Uma palavra comum no dicionário da esquerda é “luta”.
Sempre se está lutando por alguma causa, uma bandeira. É como se todos
vivêssemos em conflito permanente, e como se não houvesse solução que não fosse
o enfrentamento.
Com frequência na história, os grupos humanos se veem na
contingência única de lutar. Se uma potência estrangeira invade o nosso
território, que alternativa temos, senão a de resistir? Que opção tinha o mundo
senão enfrentar no campo de batalha o Reich insano, o psicopata furioso Adolf Hitler?
De onde vem essa postura de contínuo desafio, de maus
bofes e mau humor permanentes, que move dirigentes e militantes ditos
“progressistas”? Arrisco dizer que vem, em primeiro lugar, das certezas
inabaláveis, da confiança cega nos seus próprios dogmas. Se não há hipótese de
o adversário ter alguma parcela de razão, se ele teima em não aceitar a verdade
revelada, então não há o que fazer senão subjugá-lo. Se não for pelo argumento,
que seja no grito. Na política, no debate social, quanto maiores forem as nossas
certezas, mais beligerantes tendemos a ser.

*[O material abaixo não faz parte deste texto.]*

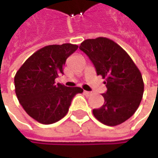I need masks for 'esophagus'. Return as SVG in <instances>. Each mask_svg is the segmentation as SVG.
<instances>
[{
  "label": "esophagus",
  "mask_w": 158,
  "mask_h": 158,
  "mask_svg": "<svg viewBox=\"0 0 158 158\" xmlns=\"http://www.w3.org/2000/svg\"><path fill=\"white\" fill-rule=\"evenodd\" d=\"M84 94H85L86 95H90V94H91L92 93L89 92V91H84Z\"/></svg>",
  "instance_id": "34e87169"
}]
</instances>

A outra razão, que depende da primeira, é o mito marxista
da luta de classes. O profeta alemão errou em quase todas as predições. As suas
ideias, onde floresceram, só geraram a ruína econômica e as ditaduras mais
brutais. Mas Marx é um fracasso que deu certo: tanto mais ele errou, mais os
seus seguidores em todo o mundo o reverenciam, principalmente entre os
intelectuais, os professores da academia. Podem não ter lido toda a obra, podem
ter lido e não ter compreendido ou assimilado muito bem. Mas a luta de classes
é um bordão para todas as ocasiões.
Então, em cada greve de caminhoneiros, em cada grande
movimento popular, em cada evento relevante da história, em cada grande ou
pequeno tremor na economia, tudo se explica pela luta de classes. Para ter
luta, é preciso ter inimigos. E se eles não existem, ou não são tão visíveis
nem tão claros, que se os criem, que se lhes ponha na testa um carimbo, que
lhes atribua uma maldade intrínseca e uma congruência de meios e fins.

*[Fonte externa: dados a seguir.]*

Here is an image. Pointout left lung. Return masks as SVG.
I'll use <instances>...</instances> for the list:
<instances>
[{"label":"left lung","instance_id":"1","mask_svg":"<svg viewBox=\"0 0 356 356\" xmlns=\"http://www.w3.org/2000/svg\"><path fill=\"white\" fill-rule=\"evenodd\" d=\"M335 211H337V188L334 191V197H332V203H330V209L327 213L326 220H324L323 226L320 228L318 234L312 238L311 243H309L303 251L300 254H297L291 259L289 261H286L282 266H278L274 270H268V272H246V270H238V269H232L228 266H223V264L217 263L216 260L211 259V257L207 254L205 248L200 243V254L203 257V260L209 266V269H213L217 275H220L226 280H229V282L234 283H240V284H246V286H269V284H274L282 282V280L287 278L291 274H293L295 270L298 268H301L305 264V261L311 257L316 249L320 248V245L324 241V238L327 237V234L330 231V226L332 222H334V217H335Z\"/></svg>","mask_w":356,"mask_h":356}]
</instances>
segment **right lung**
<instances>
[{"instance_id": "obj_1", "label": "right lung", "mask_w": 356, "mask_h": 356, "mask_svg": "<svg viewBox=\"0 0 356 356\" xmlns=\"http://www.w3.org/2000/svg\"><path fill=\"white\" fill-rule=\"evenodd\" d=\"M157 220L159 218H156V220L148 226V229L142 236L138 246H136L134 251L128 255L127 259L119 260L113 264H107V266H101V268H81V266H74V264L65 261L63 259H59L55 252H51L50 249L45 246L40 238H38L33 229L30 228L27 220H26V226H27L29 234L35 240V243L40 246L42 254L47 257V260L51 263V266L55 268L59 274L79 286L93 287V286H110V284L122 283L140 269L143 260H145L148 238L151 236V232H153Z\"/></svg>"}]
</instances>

Mas será assim mesmo, tudo é luta e conflito? Felizmente,
na vida e na história, não é assim. Inúmeras vezes, a solução de um impasse, um
conflito, vem de um gesto de paz, de cooperação, de entendimento, de concessão
mútua.
O que chamamos de civilização não é senão a convivência
comum, a resolução pacífica das diferenças. O mundo se tornou mais habitável
não nos gabinetes da guerra, mas nas salas de conferência de paz, quando os
homens entre si se respeitaram e estenderam-se as mãos.
Qual a razão, hoje em dia, para fincar pé, se manter em
postura de ataque, proclamar que é preciso “luta” em todas as situações? Não
nos compele mais a contingência do homem das cavernas, quando se aventurava
sair em busca de comida: enfrentar ou fugir, diante do perigo.
Somos o resultado de séculos de evolução, aprendemos com
nossos erros e nosso sofrimento: é avançado, é progressista sentar à mesa com o
adversário ou inimigo, e encontrar saídas razoavelmente consensuais, nas quais
todos perdem e todos ganham alguma coisa.